I was the textbook definition of a Velcro girlfriend. If I could have spent 24 hours a day physically fused to my boyfriend’s side, I would have.
I was in the middle of my nightly routine, clinging to his neck and begging for one more goodnight kiss, when a flicker of strange, translucent text drifted across my vision like a livestream comment section.
Is this side character actually brain-dead? Can’t she see the male lead is leaning back on purpose? He doesn’t even want to touch her.
He only dated her to keep the crazy fans away. She really thinks she’s the love of his life. Delusional.
Almost there, guys. The real heroine is about to make her entrance. Our little stage-five clinger is getting dumped any minute now.
I stared at the floating words, my stomach dropping.
My fingers, which had been laced tightly behind Kyle’s neck, slowly began to loosen.
The next second, Kyle lifted his head.
There was a shadow of irritation in his eyes, the kind that came from being interrupted. His voice was low and rough, still warm from the almost-kiss.
“Why’d you stop?”
My heart gave a violent squeeze.
I tightened my grip on the blanket instead of looking at him. “I’m tired.”
He stared at me for two long seconds, as if trying to read something in my face. Apparently he found nothing, because he finally turned over and said in a flat voice, “Then sleep.”
I looked at his back in the dark and felt a dull ache spread through my chest.
When I lay down again, I thought about the comments. About the way they said he hated closeness.

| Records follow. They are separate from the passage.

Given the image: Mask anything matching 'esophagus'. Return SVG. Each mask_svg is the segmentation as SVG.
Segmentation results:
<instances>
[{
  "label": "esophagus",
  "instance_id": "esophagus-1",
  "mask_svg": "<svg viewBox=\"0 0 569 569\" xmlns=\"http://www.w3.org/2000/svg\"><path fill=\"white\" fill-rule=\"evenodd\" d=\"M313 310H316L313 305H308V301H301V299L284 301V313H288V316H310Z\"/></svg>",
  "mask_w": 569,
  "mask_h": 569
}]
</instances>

About the way they mocked me for always throwing myself at him.
So this time, I pressed myself all the way to the edge of the bed, leaving as much distance between us as I could.
Maybe if I stopped sticking to him so much, he’d dislike me a little less.
The room was quiet except for the steady sound of his breathing behind me.
And the more I thought about it, the more I realized the comments weren’t completely wrong.
I had always known, in some small hidden corner of my heart, that Kyle didn’t love me the way I loved him.
From the beginning of our relationship, he had always been warm enough to keep me close, but never warm enough to let me forget there was a line. He tolerated my affection more than he welcomed it. Even when I curled up against him, even when I wrapped myself around him like a vine, there was always a faint stiffness in his shoulders, a tiny furrow in his brow, a tension that said he was enduring me, not enjoying me.
I just hadn’t wanted to see it.
I was clingy to an almost embarrassing degree. I wanted to be with him every second of every day. I’d even lied and said I was terrified of living alone just so I could move into his place. Then I had pushed further, inch by inch, until I’d taken over his bedroom too.
Every night, I slept like an octopus, arms and legs wrapped around him.
He had allowed it.
But thinking back now, his first instinct had almost always been refusal. I was the one who never took no seriously. I wanted him so badly that I pretended not to notice the details.
So the floating comments were probably telling the truth.
That thought sat like a stone in my chest.
It kept getting heavier and heavier until sometime past midnight, when I finally drifted off.